Después vinieron unos años de intensa militancia fotográfica para el periódico maoísta En lucha. En 1980 deja el negocio familiar y comienza su propia andadura. Se inclina por la publicidad y el reportaje. Comenzó por algunos folletos, luego unos catálogos, en definitiva todo lo que le ofrecían En un momento de su continuo trotar de aquí para allá con bolsa y objetivos, se interesa por los temas gastronómicos, siendo en la actualidad uno de sus mejores especialistas. Los libros de Karlos Argiñano o Juan Mari Arzak llevan sus fotos; también colabora para las revistas Gran Reserva, Club de Gourmets o Viandar.

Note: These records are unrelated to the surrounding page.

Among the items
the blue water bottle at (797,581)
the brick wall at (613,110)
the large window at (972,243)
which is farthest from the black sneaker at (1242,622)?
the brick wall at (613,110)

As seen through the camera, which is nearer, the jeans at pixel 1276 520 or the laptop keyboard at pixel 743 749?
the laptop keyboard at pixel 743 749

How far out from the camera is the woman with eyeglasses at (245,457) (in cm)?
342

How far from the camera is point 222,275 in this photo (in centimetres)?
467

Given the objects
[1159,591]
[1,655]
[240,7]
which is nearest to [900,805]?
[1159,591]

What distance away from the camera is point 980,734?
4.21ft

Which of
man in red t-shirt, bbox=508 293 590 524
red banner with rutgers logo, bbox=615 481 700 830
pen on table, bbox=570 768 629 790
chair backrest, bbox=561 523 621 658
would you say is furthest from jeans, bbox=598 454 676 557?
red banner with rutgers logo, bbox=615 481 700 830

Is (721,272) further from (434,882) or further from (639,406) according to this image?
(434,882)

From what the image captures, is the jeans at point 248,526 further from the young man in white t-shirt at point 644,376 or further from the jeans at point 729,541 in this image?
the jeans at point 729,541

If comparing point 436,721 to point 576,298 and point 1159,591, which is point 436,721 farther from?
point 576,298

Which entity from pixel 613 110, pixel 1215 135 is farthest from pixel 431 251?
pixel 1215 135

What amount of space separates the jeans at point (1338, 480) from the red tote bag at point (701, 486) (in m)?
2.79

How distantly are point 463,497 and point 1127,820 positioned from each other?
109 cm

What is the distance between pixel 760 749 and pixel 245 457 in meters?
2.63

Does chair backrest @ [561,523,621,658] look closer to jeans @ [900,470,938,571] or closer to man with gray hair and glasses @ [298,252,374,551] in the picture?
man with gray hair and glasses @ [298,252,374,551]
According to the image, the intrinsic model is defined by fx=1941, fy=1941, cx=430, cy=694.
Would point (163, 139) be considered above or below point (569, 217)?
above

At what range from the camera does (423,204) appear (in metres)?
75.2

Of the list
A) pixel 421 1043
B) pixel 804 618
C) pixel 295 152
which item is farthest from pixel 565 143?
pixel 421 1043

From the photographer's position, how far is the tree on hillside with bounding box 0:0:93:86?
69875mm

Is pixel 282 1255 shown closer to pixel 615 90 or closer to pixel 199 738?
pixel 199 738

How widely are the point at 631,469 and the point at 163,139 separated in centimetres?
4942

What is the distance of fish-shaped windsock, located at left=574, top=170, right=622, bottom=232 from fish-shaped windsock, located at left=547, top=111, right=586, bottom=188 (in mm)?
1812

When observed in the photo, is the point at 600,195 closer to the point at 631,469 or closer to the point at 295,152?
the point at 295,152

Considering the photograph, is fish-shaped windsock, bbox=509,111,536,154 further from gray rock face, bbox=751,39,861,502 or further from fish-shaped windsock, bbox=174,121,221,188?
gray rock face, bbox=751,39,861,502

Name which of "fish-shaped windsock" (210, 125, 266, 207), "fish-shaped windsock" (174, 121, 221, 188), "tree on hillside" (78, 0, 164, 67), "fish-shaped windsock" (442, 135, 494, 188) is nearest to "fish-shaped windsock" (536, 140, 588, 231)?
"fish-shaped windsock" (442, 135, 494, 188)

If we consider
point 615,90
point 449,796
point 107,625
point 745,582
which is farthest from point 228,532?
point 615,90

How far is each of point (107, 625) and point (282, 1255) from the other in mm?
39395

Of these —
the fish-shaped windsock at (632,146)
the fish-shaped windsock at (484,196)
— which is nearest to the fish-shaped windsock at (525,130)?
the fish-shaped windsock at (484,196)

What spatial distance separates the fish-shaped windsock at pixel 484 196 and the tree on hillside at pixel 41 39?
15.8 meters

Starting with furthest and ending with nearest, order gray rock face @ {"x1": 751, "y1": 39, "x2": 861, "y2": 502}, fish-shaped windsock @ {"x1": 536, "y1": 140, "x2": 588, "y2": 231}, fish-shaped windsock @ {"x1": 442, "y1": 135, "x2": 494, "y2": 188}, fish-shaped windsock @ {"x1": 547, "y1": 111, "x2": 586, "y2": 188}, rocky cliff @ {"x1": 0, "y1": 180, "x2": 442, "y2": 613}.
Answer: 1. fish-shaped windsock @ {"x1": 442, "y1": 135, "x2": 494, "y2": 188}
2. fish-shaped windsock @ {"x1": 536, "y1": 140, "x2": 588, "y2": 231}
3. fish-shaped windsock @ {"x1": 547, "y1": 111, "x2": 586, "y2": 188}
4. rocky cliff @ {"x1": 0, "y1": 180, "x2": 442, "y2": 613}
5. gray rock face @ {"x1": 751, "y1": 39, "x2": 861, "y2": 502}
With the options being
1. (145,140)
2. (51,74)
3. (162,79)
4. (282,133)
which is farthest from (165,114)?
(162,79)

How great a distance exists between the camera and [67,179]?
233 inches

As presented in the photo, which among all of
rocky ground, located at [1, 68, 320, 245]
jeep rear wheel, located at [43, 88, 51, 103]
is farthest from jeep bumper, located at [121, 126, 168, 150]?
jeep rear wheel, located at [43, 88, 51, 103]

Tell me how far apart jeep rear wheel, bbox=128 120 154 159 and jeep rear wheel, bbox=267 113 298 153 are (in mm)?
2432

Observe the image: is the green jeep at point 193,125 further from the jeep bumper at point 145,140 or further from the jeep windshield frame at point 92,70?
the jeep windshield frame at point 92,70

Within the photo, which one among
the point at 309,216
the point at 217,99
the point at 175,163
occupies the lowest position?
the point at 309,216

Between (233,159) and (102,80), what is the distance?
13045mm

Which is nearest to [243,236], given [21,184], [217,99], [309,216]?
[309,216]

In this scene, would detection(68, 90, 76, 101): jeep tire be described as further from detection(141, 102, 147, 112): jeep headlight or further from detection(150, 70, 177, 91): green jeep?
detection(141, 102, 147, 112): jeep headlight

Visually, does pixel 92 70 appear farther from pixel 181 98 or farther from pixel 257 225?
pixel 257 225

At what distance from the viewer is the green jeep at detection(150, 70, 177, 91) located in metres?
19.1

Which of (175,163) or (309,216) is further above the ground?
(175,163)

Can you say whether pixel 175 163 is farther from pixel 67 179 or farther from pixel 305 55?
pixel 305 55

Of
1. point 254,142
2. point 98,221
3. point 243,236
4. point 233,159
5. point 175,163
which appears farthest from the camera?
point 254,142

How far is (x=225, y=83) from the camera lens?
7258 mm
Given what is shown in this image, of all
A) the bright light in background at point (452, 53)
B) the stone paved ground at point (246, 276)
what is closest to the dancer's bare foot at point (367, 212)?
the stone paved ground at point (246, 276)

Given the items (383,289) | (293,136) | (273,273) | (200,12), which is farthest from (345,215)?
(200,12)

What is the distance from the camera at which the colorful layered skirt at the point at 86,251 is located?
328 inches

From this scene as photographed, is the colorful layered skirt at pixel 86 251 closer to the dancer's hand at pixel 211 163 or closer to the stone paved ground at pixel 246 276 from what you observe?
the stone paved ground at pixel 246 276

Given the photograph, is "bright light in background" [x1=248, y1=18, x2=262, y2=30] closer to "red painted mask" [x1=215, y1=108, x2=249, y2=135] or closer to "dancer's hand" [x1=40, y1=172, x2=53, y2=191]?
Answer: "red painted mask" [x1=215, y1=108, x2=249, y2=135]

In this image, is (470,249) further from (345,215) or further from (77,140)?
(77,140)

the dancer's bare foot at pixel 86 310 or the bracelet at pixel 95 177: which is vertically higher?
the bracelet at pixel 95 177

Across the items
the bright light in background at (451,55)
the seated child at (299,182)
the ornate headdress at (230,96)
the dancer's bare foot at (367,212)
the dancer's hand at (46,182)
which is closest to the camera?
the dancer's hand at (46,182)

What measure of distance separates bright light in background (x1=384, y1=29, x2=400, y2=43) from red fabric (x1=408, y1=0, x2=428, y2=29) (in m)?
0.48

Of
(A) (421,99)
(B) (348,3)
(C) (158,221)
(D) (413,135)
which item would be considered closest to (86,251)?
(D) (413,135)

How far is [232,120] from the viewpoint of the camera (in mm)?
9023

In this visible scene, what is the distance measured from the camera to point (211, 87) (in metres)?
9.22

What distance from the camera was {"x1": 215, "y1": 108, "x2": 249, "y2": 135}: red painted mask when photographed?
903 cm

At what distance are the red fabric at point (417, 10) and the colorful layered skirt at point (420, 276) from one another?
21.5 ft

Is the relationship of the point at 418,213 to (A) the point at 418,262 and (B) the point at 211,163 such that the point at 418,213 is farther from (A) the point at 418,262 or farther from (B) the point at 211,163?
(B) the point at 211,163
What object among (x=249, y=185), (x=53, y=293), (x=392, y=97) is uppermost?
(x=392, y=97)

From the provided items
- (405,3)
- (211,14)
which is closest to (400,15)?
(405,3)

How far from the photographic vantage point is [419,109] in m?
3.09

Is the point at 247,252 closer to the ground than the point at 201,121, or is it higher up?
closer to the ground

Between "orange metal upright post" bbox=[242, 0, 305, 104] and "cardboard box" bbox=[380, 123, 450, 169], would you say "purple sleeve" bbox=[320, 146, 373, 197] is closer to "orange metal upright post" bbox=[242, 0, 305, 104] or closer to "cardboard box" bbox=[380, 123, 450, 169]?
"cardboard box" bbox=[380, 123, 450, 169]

Además de atender su obligaciones, para su nuevo ensayo se detiene en la fuerza que ofrece la geometría y el color de los alimentos con los que trabaja todos los días casi de manera mecánica. Fiel al concepto de la fotografía pura, observa con detenimiento los frutos de la naturaleza, aparentemente simples, pero, según su prisma óptico, con sugerencias eróticas. Son imágenes que recuerdan a las realizadas por Edward Weston a partir de 1930. Depuradas en su realización, con la ayuda de la iluminación en estudio y un formato grande de negativo, explota la majestuosidad de unas formas perfectas envueltas en sus propios límites. Así consigue transformarlas en magníficas metáforas sensuales.